Collected data entries:
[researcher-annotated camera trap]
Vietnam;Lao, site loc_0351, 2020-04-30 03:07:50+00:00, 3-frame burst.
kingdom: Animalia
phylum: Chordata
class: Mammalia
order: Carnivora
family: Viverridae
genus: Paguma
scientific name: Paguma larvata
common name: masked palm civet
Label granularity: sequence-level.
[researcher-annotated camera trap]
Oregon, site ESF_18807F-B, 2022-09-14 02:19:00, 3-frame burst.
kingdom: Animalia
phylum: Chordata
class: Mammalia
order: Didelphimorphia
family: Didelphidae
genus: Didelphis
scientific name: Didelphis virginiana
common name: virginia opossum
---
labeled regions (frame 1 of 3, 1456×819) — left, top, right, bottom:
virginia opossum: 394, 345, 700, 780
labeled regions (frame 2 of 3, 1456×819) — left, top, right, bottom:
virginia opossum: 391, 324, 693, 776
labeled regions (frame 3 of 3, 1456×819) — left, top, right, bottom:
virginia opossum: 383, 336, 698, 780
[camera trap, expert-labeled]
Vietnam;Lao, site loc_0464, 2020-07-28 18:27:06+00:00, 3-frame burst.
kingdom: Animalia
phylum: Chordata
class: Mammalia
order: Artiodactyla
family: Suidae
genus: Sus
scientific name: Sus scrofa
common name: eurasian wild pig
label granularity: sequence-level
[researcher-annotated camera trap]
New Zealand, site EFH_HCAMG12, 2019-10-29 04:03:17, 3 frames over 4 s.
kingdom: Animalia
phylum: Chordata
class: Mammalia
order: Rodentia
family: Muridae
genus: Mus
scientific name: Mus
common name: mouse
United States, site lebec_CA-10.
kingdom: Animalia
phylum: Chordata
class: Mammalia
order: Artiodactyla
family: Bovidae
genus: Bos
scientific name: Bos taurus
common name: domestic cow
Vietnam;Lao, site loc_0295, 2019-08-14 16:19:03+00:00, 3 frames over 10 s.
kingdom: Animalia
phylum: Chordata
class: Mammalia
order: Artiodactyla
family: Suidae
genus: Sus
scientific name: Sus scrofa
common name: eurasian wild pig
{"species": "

**Goal of the exercise:** The answer should contain only the lines from the first line of the entries through the line holding "common name: masked palm civet", each exactly as written.

**Answer for this exercise:**
[researcher-annotated camera trap]
Vietnam;Lao, site loc_0351, 2020-04-30 03:07:50+00:00, 3-frame burst.
kingdom: Animalia
phylum: Chordata
class: Mammalia
order: Carnivora
family: Viverridae
genus: Paguma
scientific name: Paguma larvata
common name: masked palm civet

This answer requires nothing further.